Climate change is arguably the most important challenges facing the international community with far-reaching implications for poverty, economic growth and sustainable development. However, despite global governance frameworks and international climate negotiation processes, there is a need to implement measures at other scales (national, municipal, landscape, local, etc.). Model Forests offer an important alternative to establishing more effective and equitable climate governance processes at the landscape level.

Recently, the Ibero-American Model Forest Network, in conjunction with the Tropical Agricultural Research and Higher Education Centre (CATIE), was awarded a CA$80,000 grant to implement a research project aimed at citizen engagement in climate change adaptation.
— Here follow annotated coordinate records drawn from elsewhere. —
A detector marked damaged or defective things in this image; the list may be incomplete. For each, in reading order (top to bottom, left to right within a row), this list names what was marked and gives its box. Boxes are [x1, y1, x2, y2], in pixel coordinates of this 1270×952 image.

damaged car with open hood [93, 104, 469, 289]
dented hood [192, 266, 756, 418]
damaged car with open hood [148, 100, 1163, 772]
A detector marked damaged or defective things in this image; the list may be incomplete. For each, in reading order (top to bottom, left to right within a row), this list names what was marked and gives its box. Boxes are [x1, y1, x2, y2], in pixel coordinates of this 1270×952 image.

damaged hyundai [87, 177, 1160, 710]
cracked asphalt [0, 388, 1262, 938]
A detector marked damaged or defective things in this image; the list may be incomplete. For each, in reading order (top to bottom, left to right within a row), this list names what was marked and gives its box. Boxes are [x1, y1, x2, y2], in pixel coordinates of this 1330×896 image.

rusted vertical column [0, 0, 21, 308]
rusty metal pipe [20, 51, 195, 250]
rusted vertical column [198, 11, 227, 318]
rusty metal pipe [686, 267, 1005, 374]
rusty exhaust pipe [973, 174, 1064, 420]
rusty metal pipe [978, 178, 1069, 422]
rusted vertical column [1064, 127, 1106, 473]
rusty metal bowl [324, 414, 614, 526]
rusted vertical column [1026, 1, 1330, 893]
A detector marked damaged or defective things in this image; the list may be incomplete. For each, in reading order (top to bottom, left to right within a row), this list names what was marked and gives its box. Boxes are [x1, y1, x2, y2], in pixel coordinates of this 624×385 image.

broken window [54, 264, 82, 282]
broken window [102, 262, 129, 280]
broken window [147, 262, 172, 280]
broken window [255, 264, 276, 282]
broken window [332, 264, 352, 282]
Led by Josique Lorenzo, Communications and Policy Officer with CATIE, the “Improving Adaptive Capacity by Combining Open Collaborative Science with Innovative Landscape Governance” project will implement two small-scale pilot studies, one in Risaralda Model Forest (Colombia) and the other in Reventazón Model Forest (Costa Rica).

Within each territory, major sectors will be identified: forest communities, farmers, water users, teachers, tourism operators, cattle ranchers and coffee producers among others. The study will identify relevant actors who belong to those sectors and who are directly involved in ecosystem services and natural resource use that could be affected by climate change. Two to three stakeholders per sector will be selected to participate in the study.

A series of capacity building activities will provide community stakeholders with tools and frameworks to assist them in their decision-making processes related to climate change. They will also get access to climate data already collected by scientists. Through a micro-fund, each sector will be supported in the implementation of an adaptation strategy that has been identified by the stakeholders. The implemented strategies will be compared with the scientific literature to assess the quality and validity of the process and its potential to drive innovation.

An overarching goal of the project is to examine the possibility of increased large-scale participation of non-expert citizens into environmental research within Model Forests.

The two year project is being funded by the Open and Collaborative Science in Development Network (OSCDNet) with support from the International Development Research Centre (IDRC) in Canada, the Department for International Development in the U.K. and coordinated by iHub in Kenya and the University of Toronto in Scarborough.